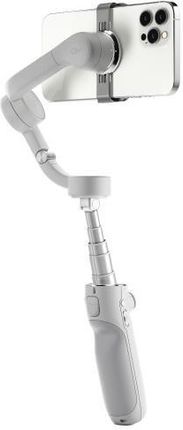DJI OM 5 Szary - Ceny i opinie na Ceneo.pl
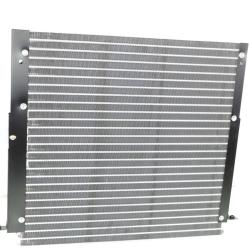 VARIOUS MFR RO3030104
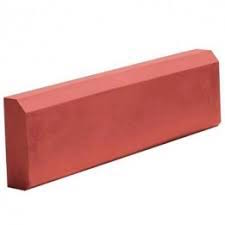 цветной 500x210x40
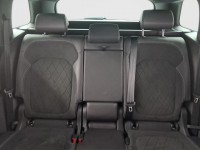 Škoda Kodiaq  2.0 TDI 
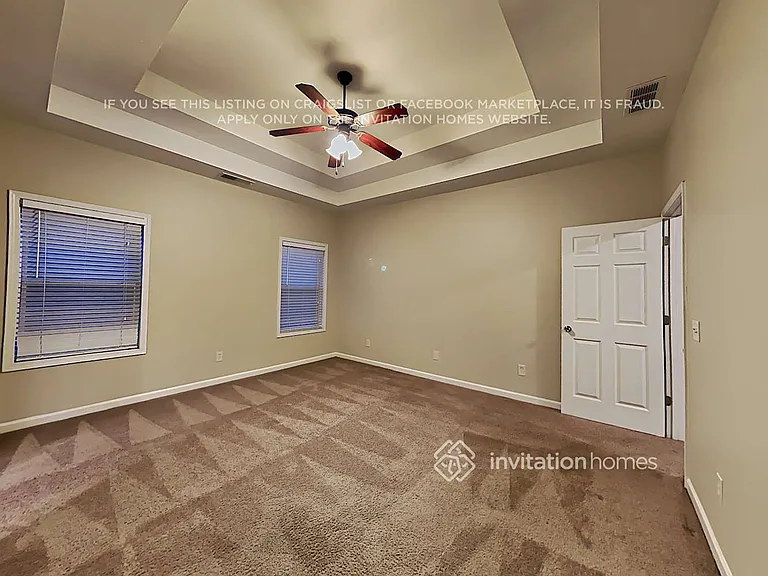 51 Kay Rd NE — Photo 9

+--

● **AIM OF THE EXERCISE**: Pictures in the records above should not be copied. Repeat everything else exactly.

● **PROBLEM SOLUTION**:
DJI OM 5 Szary - Ceny i opinie na Ceneo.pl
 VARIOUS MFR RO3030104
 цветной 500x210x40
 Škoda Kodiaq  2.0 TDI 
 51 Kay Rd NE — Photo 9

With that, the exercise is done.